Instructional Material and Resources/ Required Texts
Text: Harcourt Brace Mathematic Unit Workbooks 1-6
Materials: Teacher generated materials, games, and puzzles.
Grade Science
Course Description
Grade 2 students will understand the concepts and processes of evidence, models and explanations. Students will understand the concept of constancy, change and measurement. Students will learn about space and weather. Students will begin to understand scientific inquiry and develop critical thinking skills. Students will learn about the basic needs of all living things. They will learn that sound and light are forms of energy. They will use their senses to observe sound and light.
Objectives
Students will be able to
- Explore the concepts of observation and data collection.
- Understand that changes occur and must be measured.
- Measure in standard systems.
- Identify shape and use of objects.
- Make observations.
- Use various tools to gather information.
- Explore information and evidence.
- Use observations to make predictions.
- Communicate observations.
- Identify and describe properties of water.
- Explore how things make sound.
- Explore how light travels.
- Compare day and night, including what is seen in the sky, and describe how day and night occurs.
- Describe how Earth orbits the sun, and identify the causes of seasons on Earth.
- Demonstrate how the reflection of the sun enables us to see the moon and what makes the moon appear to change shape.
- Test to see how variations in these variables (temperature, light, water, and nutrients) affect plant growth.
- Identify, name, and explain the function of the main parts of plants.
- Describe different kinds of habitats and the animals (including their adaptations) that meet their needs in those habitats.
- Describe and give examples of food chains.
Instructional Material and Resources/ Required Texts
Text: Harcourt Brace Science Textbook, Ohio Edition
Materials: Teacher generated worksheets, projects, games, and investigations in Science, videotapes, CD ROMs, documents, periodicals, magazines and the Internet.
Grade 2
Social Studies
Course Description
Second grade social studies focuses on students' understanding of their place in the community. Students are provided with the opportunity to explore their place in the world through a study of location, place, human/environment interaction, movement and regions. Students will learn mapping skills and the five elements of a map. Reading, writing and research skills are reinforced from the language arts study, and other areas of the curriculum.
Objectives
Students will be able to
- Describe the characteristics of a community.
- Identify community workers and the goods and services they provide.
- Identify forms of transportation and communication within a community.

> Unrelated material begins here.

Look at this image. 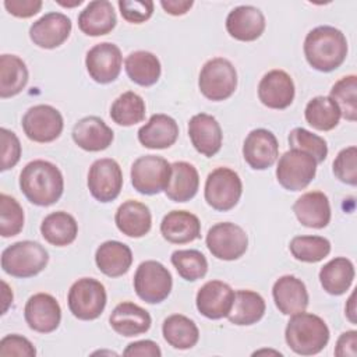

- Describe how our community is changing.
- Indicate ways in which a community honors people and/or events.
- Describe characteristics of our country.
- Apply concepts of authority, responsibility and justice.
- Apply basic economic concepts.
- Apply basic geographical concepts.
- Engage in basic mapping skills
Instructional Material and Resources/ Required Texts
Text: Steck-Vaughn Maps, Globes and Graphs
Heinemann- What I Want to Be- Big Book
Heinemann- A Home for Me- Big Book
Materials: Teacher generated materials, games and projects, videotapes, CD ROMs, documents, periodicals, magazines and the Internet.